Passage for review.

========

# Fracino Espresso Machines



## CoffeeChris (Dec 2, 2011)

Hi,

Is there a reason that the only place I seem to see Fracino Espresso Machines are pubs/hotels and only the odd cafe?

Looking at opening a coffee shop...Would be great to support British manufacturing! But never seem to see the serious barista use these machines...Same go for sanremo..Sponsor big events but again never seem to see these machines?


----------



## Monkey_Devil (Jul 11, 2011)

From what i gather, fracino tend to make fairly basic but useable machines, not necessarily tending to the needs of most artisan coffee shops. For example, they have no PID controls on their machines, which is becoming fairly common place for a serious barista.

Probably just good solid machines but not exciting. Like a Vauxhall or Ford where La Marzocco is a Mercedes. Slayer would be Rolls Royce or Maybach


----------



## CoffeeChris (Dec 2, 2011)

Ok...thats a shame...what about sanremo?


----------



## coffeebean (Jan 26, 2010)

I have used a Fracino Contempo for over 4 years on my mobile espresso bar and it has never let me down. You want reliability, Fracino are bullet proof machines!


----------



## coffee2gogo (Jan 19, 2012)

========

Data provided.
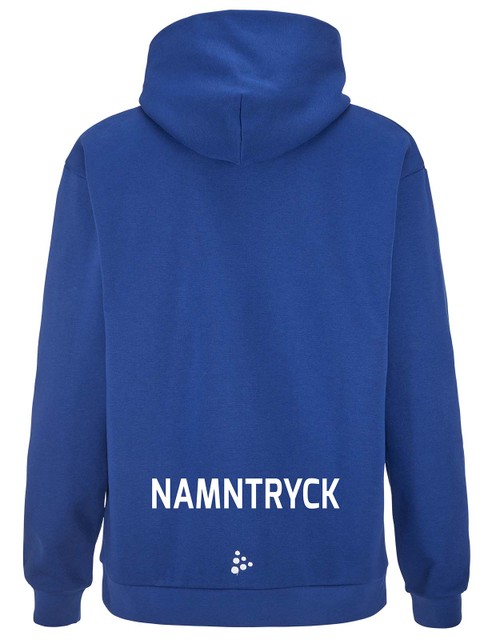 Craft Hoodtröja COMMUNITY 2.0, Royalblå (Kungshamns IF)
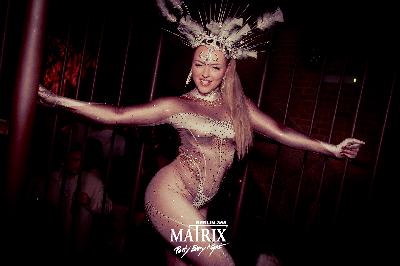 Party Bild aus dem Matrix Club Berlin vom 27.09.2025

========

Check your understanding.
(a) In the forum thread on Fracino espresso machines, which Fracino model has one poster used on a mobile espresso bar, and for how long?
(b) Write what comes next in the forum thread on Fracino espresso machines, starting right after its last line.

Response list.
(a) A Fracino Contempo, for over 4 years.

(b)
Like coffeebean, i have a mobile unit it has the beautiful fracino retro in it, had it for a few months, so far so fab! - excuse my ignorance but what is PID?


----------



## jimbow (Oct 13, 2011)

My home machine is a hand-fill Fracino machine intended for home/light commercial use. Absolutely rock solid but relatively basic - reminds me of most British engineered stuff e.g. Land Rover.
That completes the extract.